Pozwolenie dla spółki Deniz, która zeszła z placu budowy sześć lat temu, w marcu tego roku utrzymał w mocy wojewódzki sąd administracyjny, uznając, że zostało wydane prawidłowo.
– Chcemy wystąpić o kasację tego wyroku – mówi Robert Lasota, wiceburmistrz Wilanowa i jednocześnie prezes miejskiej spółki Ratusz Wilanów.
Tymczasem na budowie od lat nic się nie dzieje, a porzucony kikut z betonu niszczeje. Inwestycję na wniosek spółki Ratusz Wilanów skontrolował w tym roku Powiatowy Inspektorat Nadzoru Budowlanego (PINB).

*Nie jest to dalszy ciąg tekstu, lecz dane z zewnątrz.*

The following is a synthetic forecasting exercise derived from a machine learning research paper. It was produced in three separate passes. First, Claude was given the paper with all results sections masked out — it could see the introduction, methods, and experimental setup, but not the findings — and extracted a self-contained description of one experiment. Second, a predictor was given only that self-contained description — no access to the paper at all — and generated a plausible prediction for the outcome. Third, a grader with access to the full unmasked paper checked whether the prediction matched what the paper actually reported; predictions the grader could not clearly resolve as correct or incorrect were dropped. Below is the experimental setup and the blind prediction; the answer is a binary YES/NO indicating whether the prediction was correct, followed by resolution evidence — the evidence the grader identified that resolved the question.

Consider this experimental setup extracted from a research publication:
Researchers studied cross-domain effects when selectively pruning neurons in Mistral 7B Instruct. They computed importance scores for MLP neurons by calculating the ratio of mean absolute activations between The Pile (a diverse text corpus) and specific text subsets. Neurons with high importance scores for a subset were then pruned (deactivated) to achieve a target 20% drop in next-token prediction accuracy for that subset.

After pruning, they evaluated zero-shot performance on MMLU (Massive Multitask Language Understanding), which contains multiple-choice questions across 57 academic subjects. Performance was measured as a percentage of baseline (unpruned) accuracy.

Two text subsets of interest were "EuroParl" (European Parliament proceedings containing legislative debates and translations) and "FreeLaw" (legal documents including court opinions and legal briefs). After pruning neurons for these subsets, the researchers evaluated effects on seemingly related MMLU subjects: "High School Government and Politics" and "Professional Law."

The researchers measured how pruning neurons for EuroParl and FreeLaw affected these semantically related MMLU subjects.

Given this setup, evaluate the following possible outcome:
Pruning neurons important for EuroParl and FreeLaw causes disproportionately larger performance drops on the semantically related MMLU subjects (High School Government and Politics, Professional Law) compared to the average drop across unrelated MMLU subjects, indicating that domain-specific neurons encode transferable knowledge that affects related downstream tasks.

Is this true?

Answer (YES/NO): NO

– Nakazaliśmy inwestorowi, spółce Deniz Investment Company, zabezpieczenie terenu budowy: i ratusza, i sąsiedniej inwestycji [na obie jest jedno pozwolenie – red.]. Niezabezpieczona budowa może spowodować zagrożenie bezpieczeństwa ludzi i mienia – tłumaczy Andrzej Kłosowski, powiatowy inspektor nadzoru budowlanego.
Spółka Ratusz Wilanów wystąpiła też do PINB z pytaniem, czy budowa ratusza nie została przerwana na dłużej niż dwa lata. W takim przypadku inwestor straciłby pozwolenie na budowę.